### Listed records

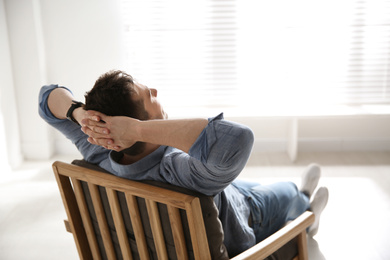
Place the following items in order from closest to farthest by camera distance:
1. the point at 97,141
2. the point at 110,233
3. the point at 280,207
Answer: the point at 97,141 < the point at 110,233 < the point at 280,207

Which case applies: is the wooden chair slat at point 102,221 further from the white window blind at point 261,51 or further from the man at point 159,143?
the white window blind at point 261,51

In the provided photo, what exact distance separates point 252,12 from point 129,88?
2.76m

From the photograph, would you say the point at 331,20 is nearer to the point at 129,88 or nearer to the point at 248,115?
the point at 248,115

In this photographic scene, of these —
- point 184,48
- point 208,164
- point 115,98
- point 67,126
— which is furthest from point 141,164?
point 184,48

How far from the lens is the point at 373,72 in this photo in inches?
157

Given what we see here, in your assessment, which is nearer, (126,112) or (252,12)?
(126,112)

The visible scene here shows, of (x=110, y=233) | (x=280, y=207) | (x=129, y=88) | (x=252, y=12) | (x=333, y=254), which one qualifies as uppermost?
(x=252, y=12)

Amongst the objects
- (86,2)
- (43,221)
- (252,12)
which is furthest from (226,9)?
(43,221)

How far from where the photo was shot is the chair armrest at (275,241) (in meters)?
1.42

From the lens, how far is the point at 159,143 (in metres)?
1.22

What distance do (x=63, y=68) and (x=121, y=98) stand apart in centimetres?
281

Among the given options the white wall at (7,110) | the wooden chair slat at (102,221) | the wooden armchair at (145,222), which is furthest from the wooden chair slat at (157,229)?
the white wall at (7,110)

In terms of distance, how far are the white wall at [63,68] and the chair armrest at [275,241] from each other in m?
2.28

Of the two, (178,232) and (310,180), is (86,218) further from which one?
(310,180)
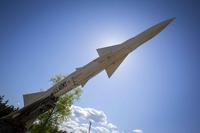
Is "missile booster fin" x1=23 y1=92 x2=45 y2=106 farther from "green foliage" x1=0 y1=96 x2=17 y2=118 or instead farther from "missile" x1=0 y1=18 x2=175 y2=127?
"green foliage" x1=0 y1=96 x2=17 y2=118

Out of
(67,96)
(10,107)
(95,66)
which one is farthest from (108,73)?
(10,107)

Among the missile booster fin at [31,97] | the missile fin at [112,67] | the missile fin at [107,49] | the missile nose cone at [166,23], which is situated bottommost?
the missile booster fin at [31,97]

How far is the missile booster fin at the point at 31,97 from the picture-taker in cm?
1131

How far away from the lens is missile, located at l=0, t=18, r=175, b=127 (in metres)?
10.4

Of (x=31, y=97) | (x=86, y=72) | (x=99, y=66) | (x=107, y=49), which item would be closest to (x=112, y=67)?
(x=99, y=66)

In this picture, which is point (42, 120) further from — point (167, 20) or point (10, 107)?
point (167, 20)

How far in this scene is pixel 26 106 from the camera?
10.6 meters

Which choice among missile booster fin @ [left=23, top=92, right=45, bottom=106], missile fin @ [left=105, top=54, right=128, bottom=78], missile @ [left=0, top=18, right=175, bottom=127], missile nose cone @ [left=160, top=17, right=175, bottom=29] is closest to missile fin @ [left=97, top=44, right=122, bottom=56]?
missile @ [left=0, top=18, right=175, bottom=127]

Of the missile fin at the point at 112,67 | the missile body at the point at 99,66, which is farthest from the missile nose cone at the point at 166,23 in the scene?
the missile fin at the point at 112,67

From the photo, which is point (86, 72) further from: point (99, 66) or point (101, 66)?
point (101, 66)

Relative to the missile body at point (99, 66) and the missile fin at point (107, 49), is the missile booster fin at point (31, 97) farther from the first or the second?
the missile fin at point (107, 49)

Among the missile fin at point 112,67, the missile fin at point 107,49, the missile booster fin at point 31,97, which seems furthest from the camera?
the missile booster fin at point 31,97

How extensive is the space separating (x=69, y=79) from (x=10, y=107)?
1255 cm

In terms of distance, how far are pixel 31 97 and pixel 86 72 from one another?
3.65 m
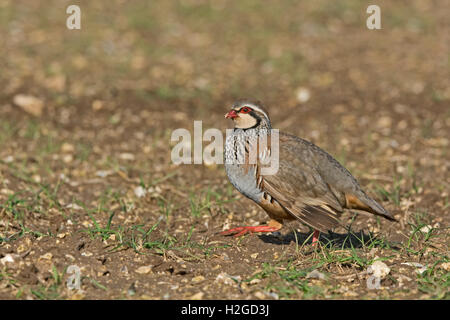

### Task
Copy all of the items above word for word, leaving out the pictures.

### Exercise answer
Place the following items in order from closest to farthest by camera distance:
1. the point at 97,141
2. the point at 110,233
3. the point at 280,207
Answer: the point at 97,141 < the point at 110,233 < the point at 280,207

Which case applies: is the wooden chair slat at point 102,221 further from the white window blind at point 261,51 or further from the man at point 159,143?
the white window blind at point 261,51

In the provided photo, what exact distance separates point 252,12 from point 129,88?
2.76m

From the photograph, would you say the point at 331,20 is nearer to the point at 129,88 or nearer to the point at 248,115?
the point at 248,115

In this photographic scene, of these —
- point 184,48
- point 208,164
- point 115,98
- point 67,126
— which is furthest from point 141,164?
point 184,48

How far from the lens is the point at 373,72 in this photo in inches?
157

Given what we see here, in your assessment, which is nearer, (126,112) or (252,12)?
(126,112)

The visible scene here shows, of (x=110, y=233) | (x=280, y=207) | (x=129, y=88) | (x=252, y=12) | (x=333, y=254), which one qualifies as uppermost?
(x=252, y=12)

Amongst the objects
- (86,2)
- (43,221)
- (252,12)
which is furthest from (226,9)?
(43,221)

How far from where the photo was shot is the chair armrest at (275,241) (in meters)?
1.42

From the lens, how far is the point at 159,143 (in metres)?
1.22

What distance do (x=63, y=68) and (x=121, y=98) stand apart in centimetres?
281

Among the given options the white wall at (7,110) | the wooden chair slat at (102,221) | the wooden armchair at (145,222), which is furthest from the wooden chair slat at (157,229)?
the white wall at (7,110)

In terms of distance, how far are the white wall at [63,68] and the chair armrest at [275,241] from each other in m?
2.28

Of the two, (178,232) and (310,180), is (86,218) further from which one?
(310,180)
Is "missile booster fin" x1=23 y1=92 x2=45 y2=106 farther from "green foliage" x1=0 y1=96 x2=17 y2=118 or instead farther from "missile" x1=0 y1=18 x2=175 y2=127?
"green foliage" x1=0 y1=96 x2=17 y2=118

Out of
(67,96)
(10,107)
(95,66)
which one is farthest from (108,73)?
(10,107)

Among the missile booster fin at [31,97] | the missile fin at [112,67] | the missile fin at [107,49] | the missile nose cone at [166,23], which is situated bottommost?
the missile booster fin at [31,97]

How far is the missile booster fin at the point at 31,97 from the picture-taker in cm?
1131

How far away from the lens is missile, located at l=0, t=18, r=175, b=127 (in metres)?
10.4

Of (x=31, y=97) | (x=86, y=72) | (x=99, y=66) | (x=107, y=49), which item would be closest to (x=112, y=67)?
(x=99, y=66)

In this picture, which is point (42, 120) further from — point (167, 20) or point (10, 107)?
point (167, 20)

How far in this scene is pixel 26 106 from the camera?
10.6 meters

Which choice among missile booster fin @ [left=23, top=92, right=45, bottom=106], missile fin @ [left=105, top=54, right=128, bottom=78], missile @ [left=0, top=18, right=175, bottom=127], missile nose cone @ [left=160, top=17, right=175, bottom=29] is closest to missile fin @ [left=97, top=44, right=122, bottom=56]?
missile @ [left=0, top=18, right=175, bottom=127]

Of the missile fin at the point at 112,67 | the missile body at the point at 99,66, which is farthest from the missile nose cone at the point at 166,23 in the scene?
the missile fin at the point at 112,67

From the photo, which is point (86, 72) further from: point (99, 66) or point (101, 66)?
point (101, 66)

Relative to the missile body at point (99, 66) and the missile fin at point (107, 49), is the missile booster fin at point (31, 97) farther from the first or the second?
the missile fin at point (107, 49)

Among the missile fin at point 112,67, the missile fin at point 107,49, the missile booster fin at point 31,97, which seems furthest from the camera?
the missile booster fin at point 31,97

How extensive is the space separating (x=69, y=79) from (x=10, y=107)?
1255 cm

In terms of distance, how far are pixel 31 97 and pixel 86 72 from one another?
3.65 m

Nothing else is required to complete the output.